5.9 Caveats on using CAP (Tikus Island corals)
When using the CAP routine, it should come as no surprise that the hypothesis (usually) is evident in the plot. Indeed the role of the analysis is to search for the hypothesis in the data cloud. However, once faced with the constrained ordination, one might be tempted to ask the question whether it is useful to examine an unconstrained plot at all. The answer is most certainly ‘yes’! We would argue that it is always important to examine an unconstrained plot (either a PCO or an MDS if dealing with general resemblances, or a PCA if Euclidean distances are appropriate). There are several reasons for this.

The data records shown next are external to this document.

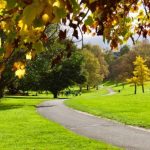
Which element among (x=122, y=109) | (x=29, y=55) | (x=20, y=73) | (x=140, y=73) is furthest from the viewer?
(x=140, y=73)

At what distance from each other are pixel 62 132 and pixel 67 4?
1605 cm

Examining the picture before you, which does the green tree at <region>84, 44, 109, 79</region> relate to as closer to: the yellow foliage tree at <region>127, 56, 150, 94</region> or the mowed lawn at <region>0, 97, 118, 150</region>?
the yellow foliage tree at <region>127, 56, 150, 94</region>

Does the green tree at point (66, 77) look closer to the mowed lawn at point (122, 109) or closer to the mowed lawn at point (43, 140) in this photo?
the mowed lawn at point (122, 109)

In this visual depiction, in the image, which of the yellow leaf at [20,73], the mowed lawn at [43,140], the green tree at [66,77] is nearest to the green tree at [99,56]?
the green tree at [66,77]

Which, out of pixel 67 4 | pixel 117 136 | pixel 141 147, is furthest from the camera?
pixel 117 136

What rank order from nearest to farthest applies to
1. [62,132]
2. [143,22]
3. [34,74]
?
[143,22], [62,132], [34,74]

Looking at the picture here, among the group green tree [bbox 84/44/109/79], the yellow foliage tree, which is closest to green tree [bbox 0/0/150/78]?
the yellow foliage tree

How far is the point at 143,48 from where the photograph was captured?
12588 centimetres

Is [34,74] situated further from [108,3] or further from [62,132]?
[108,3]

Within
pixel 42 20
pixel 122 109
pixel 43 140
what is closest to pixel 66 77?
pixel 122 109

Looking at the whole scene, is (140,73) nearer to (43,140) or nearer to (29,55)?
(43,140)

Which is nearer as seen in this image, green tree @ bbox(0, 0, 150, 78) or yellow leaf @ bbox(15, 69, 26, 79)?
green tree @ bbox(0, 0, 150, 78)

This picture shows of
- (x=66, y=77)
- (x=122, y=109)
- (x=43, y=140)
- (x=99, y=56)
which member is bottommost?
(x=43, y=140)

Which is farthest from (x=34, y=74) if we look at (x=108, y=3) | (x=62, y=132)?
(x=108, y=3)
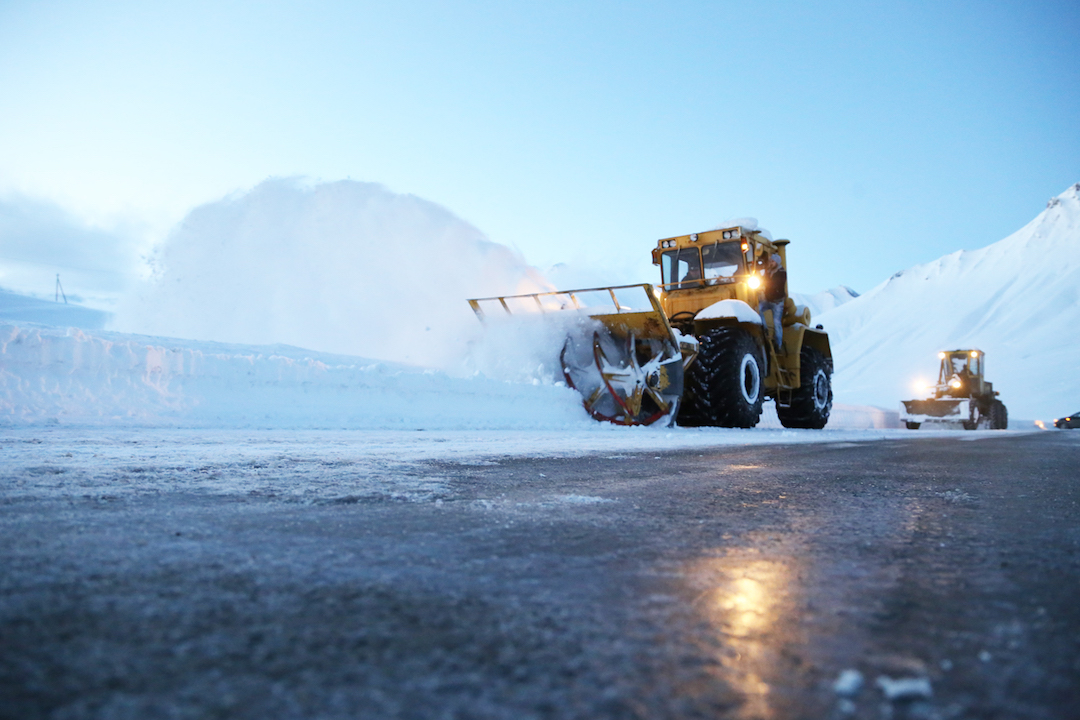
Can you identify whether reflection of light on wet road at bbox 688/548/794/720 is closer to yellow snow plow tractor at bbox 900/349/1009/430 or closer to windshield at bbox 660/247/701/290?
windshield at bbox 660/247/701/290

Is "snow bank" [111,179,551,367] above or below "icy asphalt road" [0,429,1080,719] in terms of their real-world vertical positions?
above

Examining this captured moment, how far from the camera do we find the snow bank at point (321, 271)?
12.7 metres

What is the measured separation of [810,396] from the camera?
11570mm

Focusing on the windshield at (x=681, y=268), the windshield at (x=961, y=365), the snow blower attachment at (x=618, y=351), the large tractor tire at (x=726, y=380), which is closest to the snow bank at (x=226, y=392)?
the snow blower attachment at (x=618, y=351)

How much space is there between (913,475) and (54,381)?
A: 6.91 m

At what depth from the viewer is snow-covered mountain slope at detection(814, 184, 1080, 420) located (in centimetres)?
4775

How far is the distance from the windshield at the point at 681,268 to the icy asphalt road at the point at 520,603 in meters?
7.84

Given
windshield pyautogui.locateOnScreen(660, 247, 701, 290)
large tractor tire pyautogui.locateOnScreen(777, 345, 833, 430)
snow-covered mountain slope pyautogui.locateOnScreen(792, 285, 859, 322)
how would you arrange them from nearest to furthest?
1. windshield pyautogui.locateOnScreen(660, 247, 701, 290)
2. large tractor tire pyautogui.locateOnScreen(777, 345, 833, 430)
3. snow-covered mountain slope pyautogui.locateOnScreen(792, 285, 859, 322)

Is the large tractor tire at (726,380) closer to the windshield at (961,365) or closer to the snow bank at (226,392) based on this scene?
Result: the snow bank at (226,392)

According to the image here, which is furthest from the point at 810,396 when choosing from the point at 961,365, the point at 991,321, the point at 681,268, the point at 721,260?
the point at 991,321

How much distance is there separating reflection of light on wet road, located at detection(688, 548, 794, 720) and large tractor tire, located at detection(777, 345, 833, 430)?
420 inches

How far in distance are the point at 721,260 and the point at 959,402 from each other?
13900 mm

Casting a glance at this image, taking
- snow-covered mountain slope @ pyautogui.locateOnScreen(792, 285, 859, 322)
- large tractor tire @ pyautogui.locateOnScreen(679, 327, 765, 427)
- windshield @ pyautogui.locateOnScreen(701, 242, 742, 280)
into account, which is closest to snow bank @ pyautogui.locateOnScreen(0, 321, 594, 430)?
large tractor tire @ pyautogui.locateOnScreen(679, 327, 765, 427)

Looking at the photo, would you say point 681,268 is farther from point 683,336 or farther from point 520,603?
point 520,603
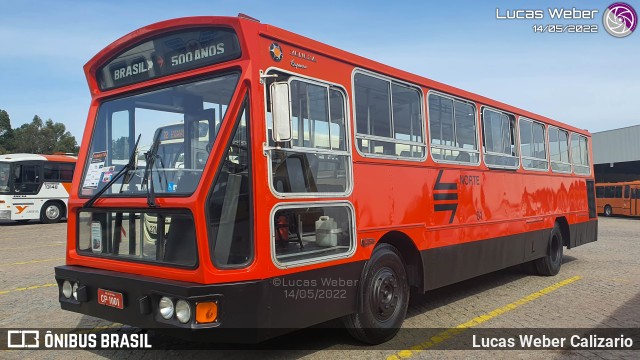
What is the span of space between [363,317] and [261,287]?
1.44m

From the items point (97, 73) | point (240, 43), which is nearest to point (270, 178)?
point (240, 43)

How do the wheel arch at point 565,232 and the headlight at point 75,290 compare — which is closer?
the headlight at point 75,290

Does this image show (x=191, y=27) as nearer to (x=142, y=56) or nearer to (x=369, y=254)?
(x=142, y=56)

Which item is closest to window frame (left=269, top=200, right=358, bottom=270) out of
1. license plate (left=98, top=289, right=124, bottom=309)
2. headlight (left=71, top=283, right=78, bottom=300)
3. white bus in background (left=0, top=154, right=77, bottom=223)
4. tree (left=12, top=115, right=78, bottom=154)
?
license plate (left=98, top=289, right=124, bottom=309)

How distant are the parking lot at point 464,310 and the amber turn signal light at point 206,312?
1217 mm

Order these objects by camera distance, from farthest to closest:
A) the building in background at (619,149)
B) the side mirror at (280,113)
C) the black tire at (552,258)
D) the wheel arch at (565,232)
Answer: the building in background at (619,149)
the wheel arch at (565,232)
the black tire at (552,258)
the side mirror at (280,113)

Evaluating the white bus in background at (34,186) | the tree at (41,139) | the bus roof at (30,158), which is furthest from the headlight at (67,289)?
the tree at (41,139)

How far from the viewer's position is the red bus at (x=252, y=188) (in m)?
3.73

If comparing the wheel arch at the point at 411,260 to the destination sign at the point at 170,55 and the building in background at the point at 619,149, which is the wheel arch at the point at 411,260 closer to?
the destination sign at the point at 170,55

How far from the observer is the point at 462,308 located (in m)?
6.57

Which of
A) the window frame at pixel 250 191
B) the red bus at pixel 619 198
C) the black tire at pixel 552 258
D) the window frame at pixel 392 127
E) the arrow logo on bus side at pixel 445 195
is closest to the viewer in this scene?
the window frame at pixel 250 191

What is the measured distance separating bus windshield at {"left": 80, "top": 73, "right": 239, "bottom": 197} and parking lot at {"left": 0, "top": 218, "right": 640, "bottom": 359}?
5.74ft

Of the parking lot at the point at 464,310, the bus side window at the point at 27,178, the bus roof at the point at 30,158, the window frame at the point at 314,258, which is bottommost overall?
the parking lot at the point at 464,310

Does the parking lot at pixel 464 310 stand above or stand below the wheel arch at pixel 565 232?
below
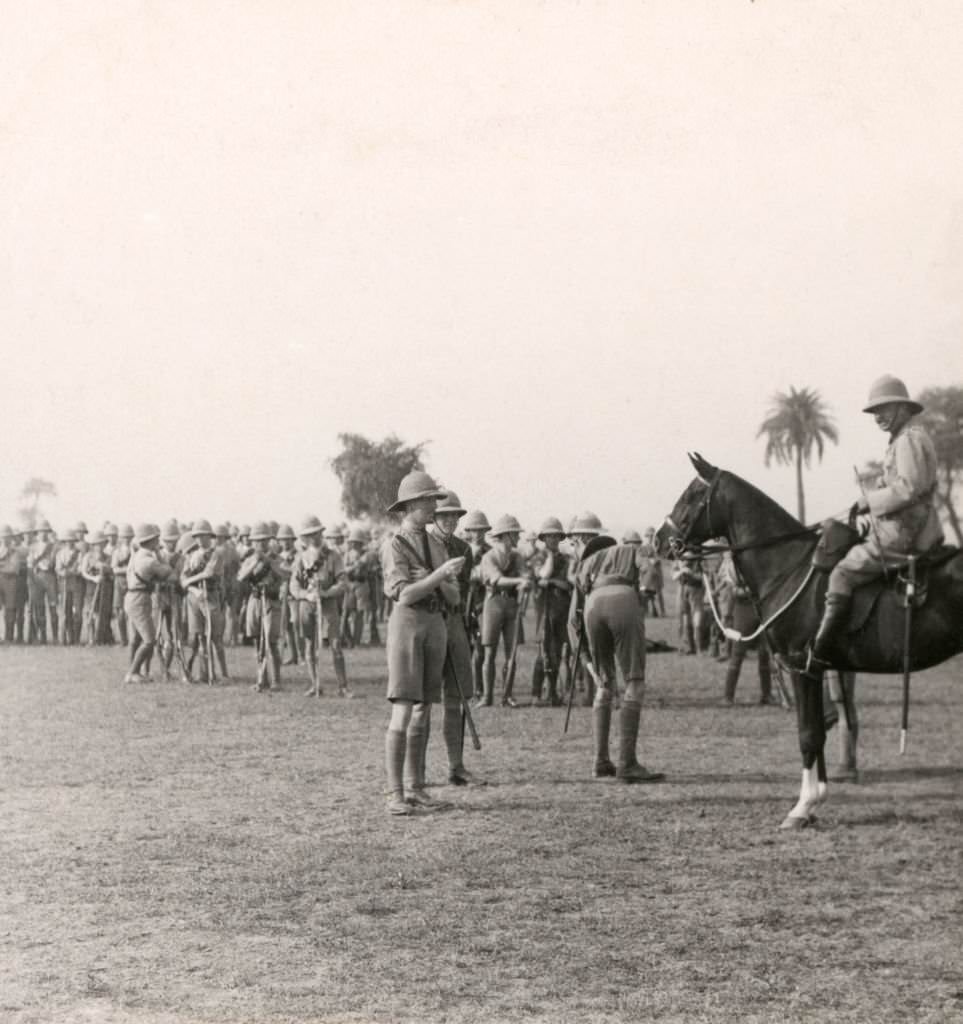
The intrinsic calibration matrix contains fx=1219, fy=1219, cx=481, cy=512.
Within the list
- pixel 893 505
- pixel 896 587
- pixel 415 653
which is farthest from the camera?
pixel 415 653

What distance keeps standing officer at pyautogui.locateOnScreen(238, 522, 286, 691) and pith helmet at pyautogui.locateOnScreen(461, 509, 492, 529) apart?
3.14m

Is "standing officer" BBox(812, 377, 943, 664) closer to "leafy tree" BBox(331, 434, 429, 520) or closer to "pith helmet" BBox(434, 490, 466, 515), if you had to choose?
"pith helmet" BBox(434, 490, 466, 515)

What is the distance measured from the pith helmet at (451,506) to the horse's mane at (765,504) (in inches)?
89.9

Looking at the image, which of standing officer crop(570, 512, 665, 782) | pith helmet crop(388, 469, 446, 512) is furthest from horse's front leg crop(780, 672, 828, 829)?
pith helmet crop(388, 469, 446, 512)

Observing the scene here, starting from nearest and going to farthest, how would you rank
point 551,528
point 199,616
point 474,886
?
1. point 474,886
2. point 551,528
3. point 199,616

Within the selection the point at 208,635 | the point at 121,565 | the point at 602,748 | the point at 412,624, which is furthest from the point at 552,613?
the point at 121,565

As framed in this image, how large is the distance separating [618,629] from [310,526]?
23.1 feet

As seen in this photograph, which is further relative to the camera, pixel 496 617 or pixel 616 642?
pixel 496 617

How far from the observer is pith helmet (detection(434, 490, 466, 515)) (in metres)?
9.92

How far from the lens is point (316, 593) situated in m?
15.4

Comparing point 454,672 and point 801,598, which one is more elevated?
point 801,598

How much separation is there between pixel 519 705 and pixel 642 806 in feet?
21.1

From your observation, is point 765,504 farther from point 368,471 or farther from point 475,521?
point 368,471

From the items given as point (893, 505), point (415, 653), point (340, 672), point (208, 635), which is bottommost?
point (340, 672)
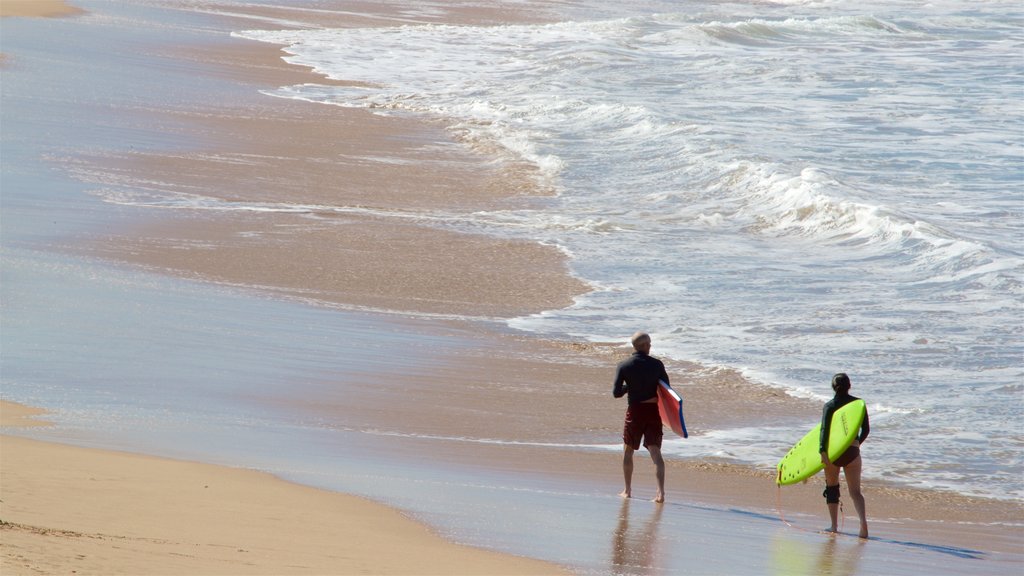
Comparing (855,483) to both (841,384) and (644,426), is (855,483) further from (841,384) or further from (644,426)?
(644,426)

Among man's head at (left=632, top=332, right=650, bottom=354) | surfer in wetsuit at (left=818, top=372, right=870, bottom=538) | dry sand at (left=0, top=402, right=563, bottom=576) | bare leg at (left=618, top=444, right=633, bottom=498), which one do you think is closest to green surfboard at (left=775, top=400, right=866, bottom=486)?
surfer in wetsuit at (left=818, top=372, right=870, bottom=538)

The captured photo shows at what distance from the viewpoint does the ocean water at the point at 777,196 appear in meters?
12.0

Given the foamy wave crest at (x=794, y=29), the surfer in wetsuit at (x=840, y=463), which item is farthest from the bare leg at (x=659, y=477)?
the foamy wave crest at (x=794, y=29)

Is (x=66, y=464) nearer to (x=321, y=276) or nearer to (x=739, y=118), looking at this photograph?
(x=321, y=276)

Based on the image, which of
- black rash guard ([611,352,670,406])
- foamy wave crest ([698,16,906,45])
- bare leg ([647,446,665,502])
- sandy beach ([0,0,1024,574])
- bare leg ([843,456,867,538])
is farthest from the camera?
foamy wave crest ([698,16,906,45])

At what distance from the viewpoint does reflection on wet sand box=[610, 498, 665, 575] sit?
22.5 ft

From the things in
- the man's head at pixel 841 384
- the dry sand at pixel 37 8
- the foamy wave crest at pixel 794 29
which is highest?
the foamy wave crest at pixel 794 29

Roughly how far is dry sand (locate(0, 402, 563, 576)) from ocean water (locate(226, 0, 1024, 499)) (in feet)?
12.2

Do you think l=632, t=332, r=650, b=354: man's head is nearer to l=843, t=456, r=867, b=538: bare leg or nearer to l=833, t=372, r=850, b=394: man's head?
l=833, t=372, r=850, b=394: man's head

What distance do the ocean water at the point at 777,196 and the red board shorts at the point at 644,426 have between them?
1.33 meters

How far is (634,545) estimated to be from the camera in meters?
7.34

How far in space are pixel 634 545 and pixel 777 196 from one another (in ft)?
44.8

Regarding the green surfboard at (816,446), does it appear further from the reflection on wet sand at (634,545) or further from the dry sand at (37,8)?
the dry sand at (37,8)

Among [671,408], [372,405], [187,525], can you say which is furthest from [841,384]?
[187,525]
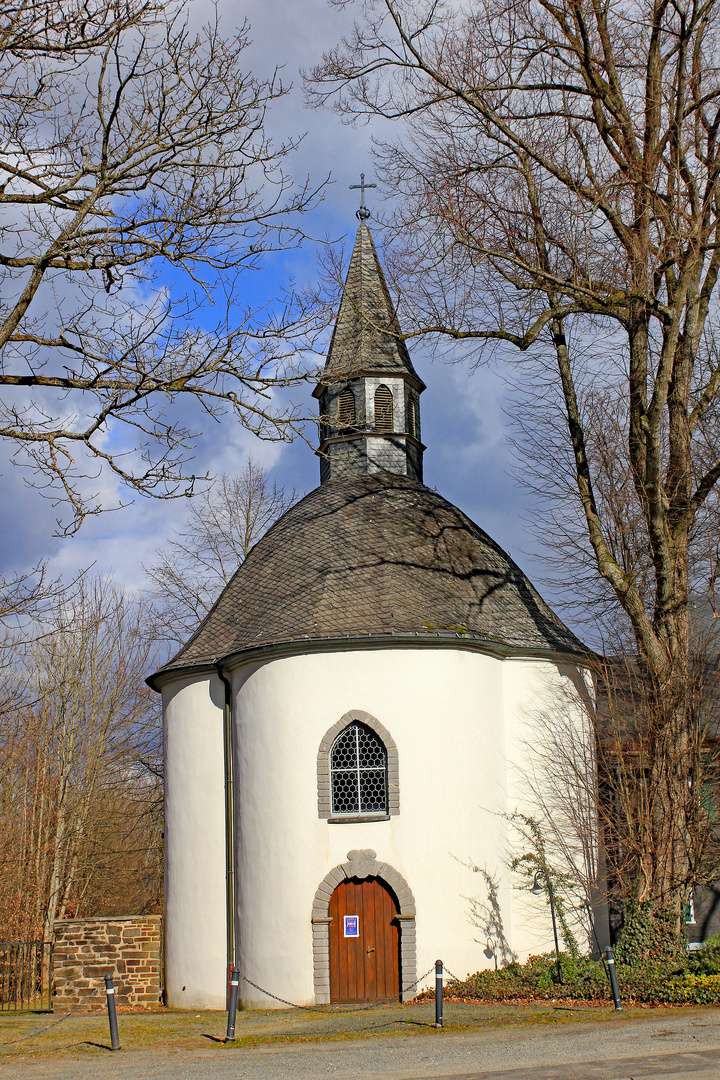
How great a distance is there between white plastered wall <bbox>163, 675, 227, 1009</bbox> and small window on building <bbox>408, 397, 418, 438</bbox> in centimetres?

First, a CAP plot (or other constrained plot, such as a dbRDA) views the data cloud through the filter of our hypothesis, so-to-speak, which is a bit like viewing the data through “rose-coloured glasses”, as mentioned before. This will have a tendency to lead us down the path towards an over-emphasis on the importance of the hypothesis, and we can easily neglect to put this into a broader perspective of the data cloud as a whole. Although a restriction on the choice of m and the use of cross-validation to avoid over-parameterising the problem will help to reduce this unfortunate instinct in us (i.e., our intrinsic desire to see our hypothesis in our data), the unconstrained plot has the important quality of “letting the data speak for themselves”. As the unconstrained plot does not include our hypothesis in any way to draw the points (but rather uses a much more general criterion, like preserving ranks of inter-point resemblances, or maximizing total variation across the cloud as a whole), we can trust that if we do happen to see our hypothesis playing a role in the unconstrained plot (e.g., to separate groups), then it is probably a pretty important feature of the data. So, first of all, the unconstrained plot helps to place our hypothesis within a broader perspective. Of course, if we see the separation of groups clearly in the unconstrained plot, then it should come as no surprise that the CAP routine will also have no trouble finding axes that are good at discriminating the groups. Diagnostics (like cross-validation) are crucial, however, for telling us something about the actual distinctiveness of the groups in multivariate space.
Fig. 5.13. MDS and CAP plots for a subset of three years’ data on percentage cover of coral species from South Tikus Island, Indonesia.
Second, the purpose of the CAP routine is to seek out separation of the group centroids. As a consequence, it effectively completely ignores, and even destroys, differences in dispersions among the groups. A case in point serves as a useful example here. We shall re-visit the Tikus Island corals dataset (tick.pri in the ‘Corals’ folder of the ‘Examples v6’ directory), consisting of the percentage cover of p = 75 coral species in each of 6 years from 10 replicate transects in Indonesia ( Warwick, Clarke & Suharsono (1990) ). Taking only the years 1981, 1983 and 1985, we observed previously that the dispersions of these groups were very different when analysed using Bray-Curtis resemblances (Fig. 5.13a). However, when we analyse the data using CAP, the first two squared canonical correlations are very large (0.90 and 0.84, respectively), the cross-validation allocation success is impressively high (29/30 = 97%), and the plot shows the three groups of samples as very distinct from one another, with not even a hint of the differences in dispersions that we could see clearly before in the unconstrained MDS plot (Fig. 5.13b). These differences in dispersions are quite real (as verified by the PERMDISP routine), yet might well have remained completely unknown to us if we had neglected to examine the unconstrained plot altogether. An important caveat on the use of the CAP routine is therefore to recognise that CAP plots generally tell us absolutely nothing about relative dispersions among the groups. Only unconstrained plots (and associated PERMDISP tests) can do this.